** Information supplied follows **
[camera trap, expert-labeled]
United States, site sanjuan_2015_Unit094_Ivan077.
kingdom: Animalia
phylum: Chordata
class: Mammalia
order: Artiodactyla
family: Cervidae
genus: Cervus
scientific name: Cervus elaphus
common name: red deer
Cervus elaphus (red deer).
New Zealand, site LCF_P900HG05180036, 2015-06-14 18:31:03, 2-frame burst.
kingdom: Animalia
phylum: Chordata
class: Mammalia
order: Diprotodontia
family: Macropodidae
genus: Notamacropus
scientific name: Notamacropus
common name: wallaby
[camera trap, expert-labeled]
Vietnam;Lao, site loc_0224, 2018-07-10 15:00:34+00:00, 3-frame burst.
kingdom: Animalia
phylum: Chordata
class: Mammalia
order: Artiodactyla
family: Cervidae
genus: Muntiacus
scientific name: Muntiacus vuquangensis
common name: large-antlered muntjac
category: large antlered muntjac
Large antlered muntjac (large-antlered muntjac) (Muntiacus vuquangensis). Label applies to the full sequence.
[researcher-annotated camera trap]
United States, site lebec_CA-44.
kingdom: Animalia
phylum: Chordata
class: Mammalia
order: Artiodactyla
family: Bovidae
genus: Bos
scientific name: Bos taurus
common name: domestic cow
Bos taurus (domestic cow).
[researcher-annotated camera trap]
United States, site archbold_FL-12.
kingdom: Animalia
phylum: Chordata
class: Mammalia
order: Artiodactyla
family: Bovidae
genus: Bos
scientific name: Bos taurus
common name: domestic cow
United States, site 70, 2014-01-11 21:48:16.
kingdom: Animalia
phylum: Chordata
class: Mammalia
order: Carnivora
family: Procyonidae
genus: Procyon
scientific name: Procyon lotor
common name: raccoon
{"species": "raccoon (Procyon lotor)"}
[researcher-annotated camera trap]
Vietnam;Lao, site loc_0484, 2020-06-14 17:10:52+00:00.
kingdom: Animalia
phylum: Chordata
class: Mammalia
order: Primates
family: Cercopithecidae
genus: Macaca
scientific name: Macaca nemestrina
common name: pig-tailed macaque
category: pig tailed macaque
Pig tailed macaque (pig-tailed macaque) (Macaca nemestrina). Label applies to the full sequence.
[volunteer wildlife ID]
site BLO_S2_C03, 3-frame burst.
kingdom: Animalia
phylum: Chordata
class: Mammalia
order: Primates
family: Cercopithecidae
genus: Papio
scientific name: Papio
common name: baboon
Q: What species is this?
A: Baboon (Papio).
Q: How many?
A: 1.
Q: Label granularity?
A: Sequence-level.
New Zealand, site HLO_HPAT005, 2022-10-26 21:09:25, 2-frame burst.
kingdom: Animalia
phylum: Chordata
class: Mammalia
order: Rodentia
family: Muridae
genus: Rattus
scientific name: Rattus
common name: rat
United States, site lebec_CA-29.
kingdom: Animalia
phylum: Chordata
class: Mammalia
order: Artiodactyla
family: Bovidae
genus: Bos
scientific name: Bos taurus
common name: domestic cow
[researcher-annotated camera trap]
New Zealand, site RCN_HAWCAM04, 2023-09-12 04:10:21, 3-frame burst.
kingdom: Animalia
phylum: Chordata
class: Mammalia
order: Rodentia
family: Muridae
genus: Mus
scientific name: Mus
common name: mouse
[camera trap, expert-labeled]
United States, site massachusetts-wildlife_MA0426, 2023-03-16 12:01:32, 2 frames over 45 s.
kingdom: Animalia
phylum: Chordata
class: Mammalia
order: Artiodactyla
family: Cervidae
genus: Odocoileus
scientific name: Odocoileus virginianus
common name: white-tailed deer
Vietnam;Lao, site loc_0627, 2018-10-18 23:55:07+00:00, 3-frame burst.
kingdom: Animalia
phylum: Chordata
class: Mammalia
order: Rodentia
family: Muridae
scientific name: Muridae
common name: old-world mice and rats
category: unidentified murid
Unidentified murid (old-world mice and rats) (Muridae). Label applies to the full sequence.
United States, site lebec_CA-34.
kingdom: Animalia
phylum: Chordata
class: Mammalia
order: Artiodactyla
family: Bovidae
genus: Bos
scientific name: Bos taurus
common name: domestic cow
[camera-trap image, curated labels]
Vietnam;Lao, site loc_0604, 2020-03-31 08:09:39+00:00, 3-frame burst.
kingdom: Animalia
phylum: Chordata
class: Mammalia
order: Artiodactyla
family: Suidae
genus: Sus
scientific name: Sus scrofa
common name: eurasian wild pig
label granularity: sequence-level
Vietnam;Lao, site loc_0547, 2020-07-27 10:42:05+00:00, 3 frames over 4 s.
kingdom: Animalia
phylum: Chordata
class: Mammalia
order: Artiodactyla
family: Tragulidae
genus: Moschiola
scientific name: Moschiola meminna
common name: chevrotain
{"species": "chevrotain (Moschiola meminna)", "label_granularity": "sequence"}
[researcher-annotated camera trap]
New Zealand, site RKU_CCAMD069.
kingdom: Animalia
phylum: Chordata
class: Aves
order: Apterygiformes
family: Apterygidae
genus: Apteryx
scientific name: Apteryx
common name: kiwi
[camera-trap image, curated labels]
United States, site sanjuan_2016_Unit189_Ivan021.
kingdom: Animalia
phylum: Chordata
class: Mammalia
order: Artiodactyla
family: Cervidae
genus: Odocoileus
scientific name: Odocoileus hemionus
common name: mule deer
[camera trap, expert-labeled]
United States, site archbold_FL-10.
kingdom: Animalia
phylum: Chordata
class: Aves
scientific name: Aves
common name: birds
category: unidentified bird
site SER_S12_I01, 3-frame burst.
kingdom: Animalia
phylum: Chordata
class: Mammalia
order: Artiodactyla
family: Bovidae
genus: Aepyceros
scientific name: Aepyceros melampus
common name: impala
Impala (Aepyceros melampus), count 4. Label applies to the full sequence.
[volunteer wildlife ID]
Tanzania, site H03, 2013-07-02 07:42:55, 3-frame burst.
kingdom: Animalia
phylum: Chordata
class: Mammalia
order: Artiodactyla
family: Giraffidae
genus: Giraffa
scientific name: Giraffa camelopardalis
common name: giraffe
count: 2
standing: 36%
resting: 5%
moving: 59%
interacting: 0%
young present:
** End of Information supplied **
Without changing a single character, repeat each record.

### Answer box
[camera trap, expert-labeled]
United States, site sanjuan_2015_Unit094_Ivan077.
kingdom: Animalia
phylum: Chordata
class: Mammalia
order: Artiodactyla
family: Cervidae
genus: Cervus
scientific name: Cervus elaphus
common name: red deer
Cervus elaphus (red deer).
New Zealand, site LCF_P900HG05180036, 2015-06-14 18:31:03, 2-frame burst.
kingdom: Animalia
phylum: Chordata
class: Mammalia
order: Diprotodontia
family: Macropodidae
genus: Notamacropus
scientific name: Notamacropus
common name: wallaby
[camera trap, expert-labeled]
Vietnam;Lao, site loc_0224, 2018-07-10 15:00:34+00:00, 3-frame burst.
kingdom: Animalia
phylum: Chordata
class: Mammalia
order: Artiodactyla
family: Cervidae
genus: Muntiacus
scientific name: Muntiacus vuquangensis
common name: large-antlered muntjac
category: large antlered muntjac
Large antlered muntjac (large-antlered muntjac) (Muntiacus vuquangensis). Label applies to the full sequence.
[researcher-annotated camera trap]
United States, site lebec_CA-44.
kingdom: Animalia
phylum: Chordata
class: Mammalia
order: Artiodactyla
family: Bovidae
genus: Bos
scientific name: Bos taurus
common name: domestic cow
Bos taurus (domestic cow).
[researcher-annotated camera trap]
United States, site archbold_FL-12.
kingdom: Animalia
phylum: Chordata
class: Mammalia
order: Artiodactyla
family: Bovidae
genus: Bos
scientific name: Bos taurus
common name: domestic cow
United States, site 70, 2014-01-11 21:48:16.
kingdom: Animalia
phylum: Chordata
class: Mammalia
order: Carnivora
family: Procyonidae
genus: Procyon
scientific name: Procyon lotor
common name: raccoon
{"species": "raccoon (Procyon lotor)"}
[researcher-annotated camera trap]
Vietnam;Lao, site loc_0484, 2020-06-14 17:10:52+00:00.
kingdom: Animalia
phylum: Chordata
class: Mammalia
order: Primates
family: Cercopithecidae
genus: Macaca
scientific name: Macaca nemestrina
common name: pig-tailed macaque
category: pig tailed macaque
Pig tailed macaque (pig-tailed macaque) (Macaca nemestrina). Label applies to the full sequence.
[volunteer wildlife ID]
site BLO_S2_C03, 3-frame burst.
kingdom: Animalia
phylum: Chordata
class: Mammalia
order: Primates
family: Cercopithecidae
genus: Papio
scientific name: Papio
common name: baboon
Q: What species is this?
A: Baboon (Papio).
Q: How many?
A: 1.
Q: Label granularity?
A: Sequence-level.
New Zealand, site HLO_HPAT005, 2022-10-26 21:09:25, 2-frame burst.
kingdom: Animalia
phylum: Chordata
class: Mammalia
order: Rodentia
family: Muridae
genus: Rattus
scientific name: Rattus
common name: rat
United States, site lebec_CA-29.
kingdom: Animalia
phylum: Chordata
class: Mammalia
order: Artiodactyla
family: Bovidae
genus: Bos
scientific name: Bos taurus
common name: domestic cow
[researcher-annotated camera trap]
New Zealand, site RCN_HAWCAM04, 2023-09-12 04:10:21, 3-frame burst.
kingdom: Animalia
phylum: Chordata
class: Mammalia
order: Rodentia
family: Muridae
genus: Mus
scientific name: Mus
common name: mouse
[camera trap, expert-labeled]
United States, site massachusetts-wildlife_MA0426, 2023-03-16 12:01:32, 2 frames over 45 s.
kingdom: Animalia
phylum: Chordata
class: Mammalia
order: Artiodactyla
family: Cervidae
genus: Odocoileus
scientific name: Odocoileus virginianus
common name: white-tailed deer
Vietnam;Lao, site loc_0627, 2018-10-18 23:55:07+00:00, 3-frame burst.
kingdom: Animalia
phylum: Chordata
class: Mammalia
order: Rodentia
family: Muridae
scientific name: Muridae
common name: old-world mice and rats
category: unidentified murid
Unidentified murid (old-world mice and rats) (Muridae). Label applies to the full sequence.
United States, site lebec_CA-34.
kingdom: Animalia
phylum: Chordata
class: Mammalia
order: Artiodactyla
family: Bovidae
genus: Bos
scientific name: Bos taurus
common name: domestic cow
[camera-trap image, curated labels]
Vietnam;Lao, site loc_0604, 2020-03-31 08:09:39+00:00, 3-frame burst.
kingdom: Animalia
phylum: Chordata
class: Mammalia
order: Artiodactyla
family: Suidae
genus: Sus
scientific name: Sus scrofa
common name: eurasian wild pig
label granularity: sequence-level
Vietnam;Lao, site loc_0547, 2020-07-27 10:42:05+00:00, 3 frames over 4 s.
kingdom: Animalia
phylum: Chordata
class: Mammalia
order: Artiodactyla
family: Tragulidae
genus: Moschiola
scientific name: Moschiola meminna
common name: chevrotain
{"species": "chevrotain (Moschiola meminna)", "label_granularity": "sequence"}
[researcher-annotated camera trap]
New Zealand, site RKU_CCAMD069.
kingdom: Animalia
phylum: Chordata
class: Aves
order: Apterygiformes
family: Apterygidae
genus: Apteryx
scientific name: Apteryx
common name: kiwi
[camera-trap image, curated labels]
United States, site sanjuan_2016_Unit189_Ivan021.
kingdom: Animalia
phylum: Chordata
class: Mammalia
order: Artiodactyla
family: Cervidae
genus: Odocoileus
scientific name: Odocoileus hemionus
common name: mule deer
[camera trap, expert-labeled]
United States, site archbold_FL-10.
kingdom: Animalia
phylum: Chordata
class: Aves
scientific name: Aves
common name: birds
category: unidentified bird
site SER_S12_I01, 3-frame burst.
kingdom: Animalia
phylum: Chordata
class: Mammalia
order: Artiodactyla
family: Bovidae
genus: Aepyceros
scientific name: Aepyceros melampus
common name: impala
Impala (Aepyceros melampus), count 4. Label applies to the full sequence.
[volunteer wildlife ID]
Tanzania, site H03, 2013-07-02 07:42:55, 3-frame burst.
kingdom: Animalia
phylum: Chordata
class: Mammalia
order: Artiodactyla
family: Giraffidae
genus: Giraffa
scientific name: Giraffa camelopardalis
common name: giraffe
count: 2
standing: 36%
resting: 5%
moving: 59%
interacting: 0%
young present:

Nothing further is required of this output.